• [Description of the task]: Copy the records below word for word, leaving out the pictures.

• [Source records]:
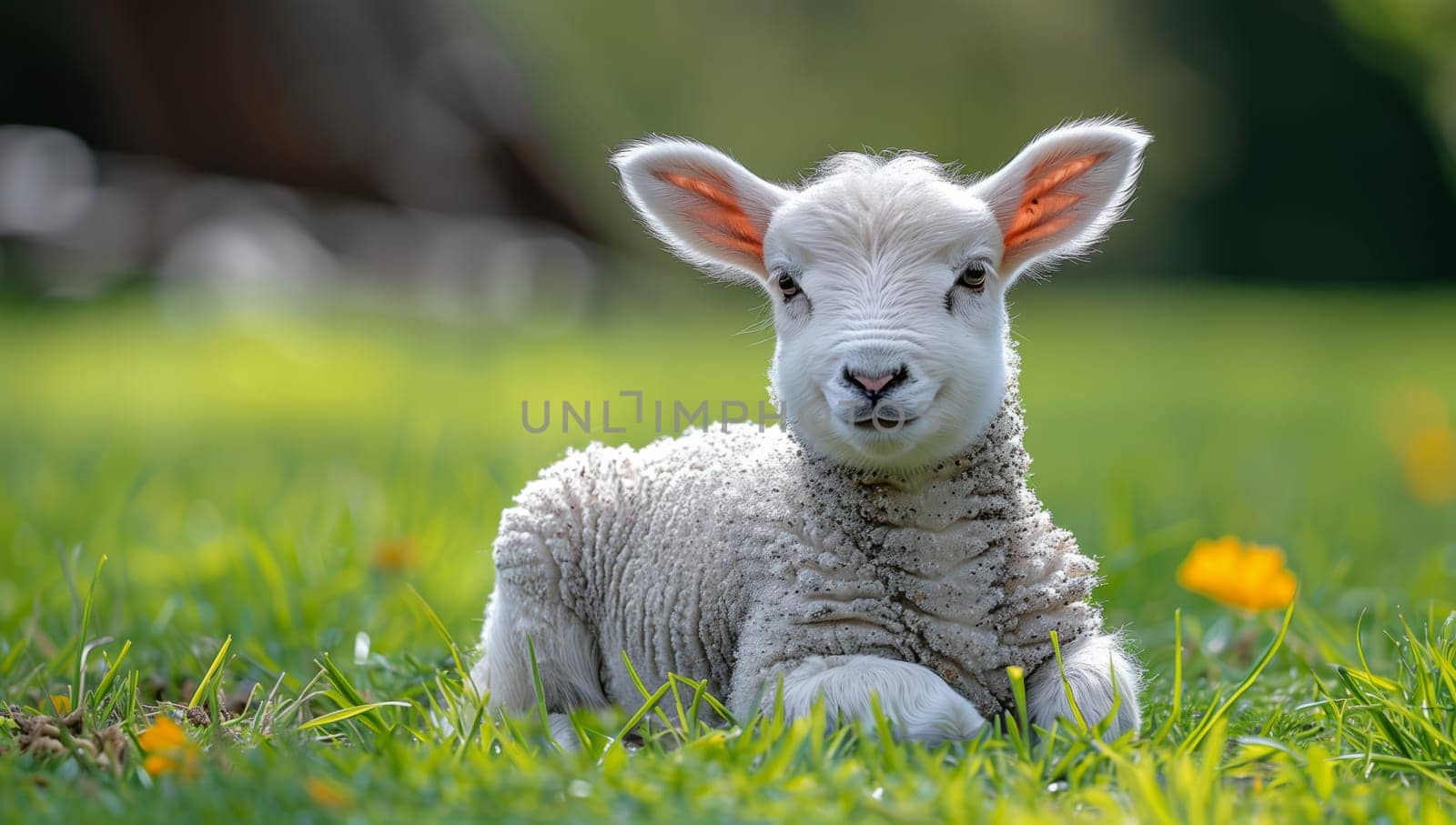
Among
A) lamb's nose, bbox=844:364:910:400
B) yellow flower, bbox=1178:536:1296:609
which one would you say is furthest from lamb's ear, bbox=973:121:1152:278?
yellow flower, bbox=1178:536:1296:609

• [Written answer]:
Among
A) lamb's nose, bbox=844:364:910:400
B) yellow flower, bbox=1178:536:1296:609
which one would you say is furthest from lamb's ear, bbox=973:121:1152:278?
yellow flower, bbox=1178:536:1296:609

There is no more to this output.